One day the scent of milk burning on the stove prompts him to emerge and turn it off, thinking Marie has left the house. She hasn’t, but at that exposed instant, of all possible times, the fishmonger appears with his catch, leading to a rushed moment of maladroit indecision about where Nico should hide.

Keilson combines quotidian routine and wartime suspense into an atmosphere that’s taut like a tightrope. Sometimes laughter feels like the only possible reaction, if not the appropriate one, to otherwise trivial situations fraught with existential dread.

None of these slices of life and death are laugh-out-loud funny. Keilson never condescends to make fun of these trapped people. Neither does he exploit the horror that haunts the house. Few authors could have been better prepared to negotiate that perilous emotional terrain.

A German-born Jew, Keilson himself went into hiding in the Netherlands as a 22-year-old during the war. He was already a published author and a psychoanalyst by then. Even while in his clandestine exile, Keilson treated Jewish children who had been separated from their parents. His medical practice in the decades that followed focused on children who suffered wartime trauma, a vocation he valued far above his writing.

His 1962 novel, The Death of the Adversary, was a bestseller in the United States, but in the English-speaking world he spent most of his life in literary obscurity. Keilson published Comedy in a Minor Key in German in 1947. Only in 2010, a few years after a chance discovery by translator Damion Searls, did it appear in English, bringing a moment of celebrity for the novelist, then 100 years old. (He lived to 101.) Author Francine Prose hailed Keilson as a genius in The New York Times, to which the centenarian replied, “I’m not even a proper writer!

I picked up the book during that publicity boomlet a decade ago and it’s been an occasional object of curiosity since, a little sliver wedged on the bookshelf between weightier works. After probably a couple dozen times perusing the blurbs and fluttering the pages, I finally sat down to read it, as fast and easy an experience as the reviews promised. As heavy, too, like Nico’s dead body. And light at the same time, like the scene of Wim and the doctor clumsily figuring out how to bear his stiff, unwieldy weight to the park.

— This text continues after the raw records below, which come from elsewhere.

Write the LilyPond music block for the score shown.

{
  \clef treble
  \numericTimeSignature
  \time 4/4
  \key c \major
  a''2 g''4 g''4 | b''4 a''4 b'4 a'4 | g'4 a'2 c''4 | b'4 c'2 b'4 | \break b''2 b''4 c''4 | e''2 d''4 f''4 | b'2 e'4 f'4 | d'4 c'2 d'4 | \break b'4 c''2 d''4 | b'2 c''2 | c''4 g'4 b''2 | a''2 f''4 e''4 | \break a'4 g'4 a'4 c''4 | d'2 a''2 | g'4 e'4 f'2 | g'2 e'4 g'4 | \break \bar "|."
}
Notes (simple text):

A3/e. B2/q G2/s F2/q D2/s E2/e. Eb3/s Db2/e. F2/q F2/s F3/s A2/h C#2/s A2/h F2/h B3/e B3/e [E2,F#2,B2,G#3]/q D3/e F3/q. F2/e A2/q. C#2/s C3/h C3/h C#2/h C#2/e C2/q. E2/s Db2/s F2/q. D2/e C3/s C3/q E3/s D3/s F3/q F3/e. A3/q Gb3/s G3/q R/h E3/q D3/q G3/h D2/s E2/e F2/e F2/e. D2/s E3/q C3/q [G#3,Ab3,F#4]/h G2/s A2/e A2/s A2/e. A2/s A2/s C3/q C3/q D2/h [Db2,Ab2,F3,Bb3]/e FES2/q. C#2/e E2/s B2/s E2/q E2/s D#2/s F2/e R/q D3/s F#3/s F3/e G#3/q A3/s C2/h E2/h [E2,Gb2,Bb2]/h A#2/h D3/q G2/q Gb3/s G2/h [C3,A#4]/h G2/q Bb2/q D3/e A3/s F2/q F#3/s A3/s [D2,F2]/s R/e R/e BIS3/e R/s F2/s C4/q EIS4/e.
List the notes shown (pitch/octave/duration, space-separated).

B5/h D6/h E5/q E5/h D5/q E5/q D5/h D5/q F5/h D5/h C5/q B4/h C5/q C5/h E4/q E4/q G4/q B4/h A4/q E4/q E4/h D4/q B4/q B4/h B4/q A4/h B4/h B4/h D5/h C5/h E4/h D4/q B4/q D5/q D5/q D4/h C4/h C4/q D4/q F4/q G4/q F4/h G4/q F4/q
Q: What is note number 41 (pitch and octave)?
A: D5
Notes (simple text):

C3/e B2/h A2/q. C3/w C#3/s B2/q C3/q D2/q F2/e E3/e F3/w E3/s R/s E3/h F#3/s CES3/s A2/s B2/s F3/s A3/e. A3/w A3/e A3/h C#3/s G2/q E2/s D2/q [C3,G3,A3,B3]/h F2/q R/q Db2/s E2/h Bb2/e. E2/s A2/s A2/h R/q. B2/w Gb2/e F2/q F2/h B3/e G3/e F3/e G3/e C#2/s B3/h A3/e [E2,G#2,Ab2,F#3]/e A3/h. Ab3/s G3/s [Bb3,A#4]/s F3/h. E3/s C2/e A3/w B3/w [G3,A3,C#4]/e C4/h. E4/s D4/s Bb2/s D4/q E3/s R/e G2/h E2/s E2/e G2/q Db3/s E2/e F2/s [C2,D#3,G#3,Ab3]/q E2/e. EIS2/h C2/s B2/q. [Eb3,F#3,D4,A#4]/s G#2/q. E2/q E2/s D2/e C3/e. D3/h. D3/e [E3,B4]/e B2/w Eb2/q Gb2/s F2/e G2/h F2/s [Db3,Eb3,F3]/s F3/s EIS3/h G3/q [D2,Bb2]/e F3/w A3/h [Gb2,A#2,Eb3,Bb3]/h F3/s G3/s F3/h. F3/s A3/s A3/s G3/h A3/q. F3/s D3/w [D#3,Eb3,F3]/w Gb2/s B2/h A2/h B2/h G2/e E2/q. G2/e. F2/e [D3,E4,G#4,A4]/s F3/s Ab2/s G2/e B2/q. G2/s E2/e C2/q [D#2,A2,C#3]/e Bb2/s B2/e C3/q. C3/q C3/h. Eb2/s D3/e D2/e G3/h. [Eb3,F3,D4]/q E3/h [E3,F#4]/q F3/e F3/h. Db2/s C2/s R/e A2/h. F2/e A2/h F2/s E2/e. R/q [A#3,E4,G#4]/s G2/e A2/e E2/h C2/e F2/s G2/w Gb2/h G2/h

Reading Comedy in a Minor Key during a pandemic deepens its historical resonance with contemporary echoes, faint though they may be in comparison to Nico’s brutal oppression and Wim and Marie’s perilous sacrifice. There’s the sense of suffocating confinement, of unknown risks in commonplace encounters, of enduring uncertainty about when it will end. Even dubiousness about whether a perceived ending can really be believed.

The vacancy Nico’s death leaves in the room upstairs, like a COVID vaccine, begins a new phase, but cannot bring the ordeal to an instant conclusion. Although Wim and the doctor get Nico’s body to the park without incident, the specter of detection still looms. At least they can see the figurative light through the blackout curtains.

Then Marie discovers an oversight that implicates the couple — or it might, they can’t be sure of anything. The possibility is enough to force them to find their own hiding place. Opening their home to Nico has not only failed to save him, but an unthinking act of care during his illness now threatens their own lives. 

“You’re careful for a whole year, everything goes fine,” Wim says, “and then, right at the end . . . It’s almost enough to make you laugh!”

Almost.


Jason Kelly is an associate editor of this magazine.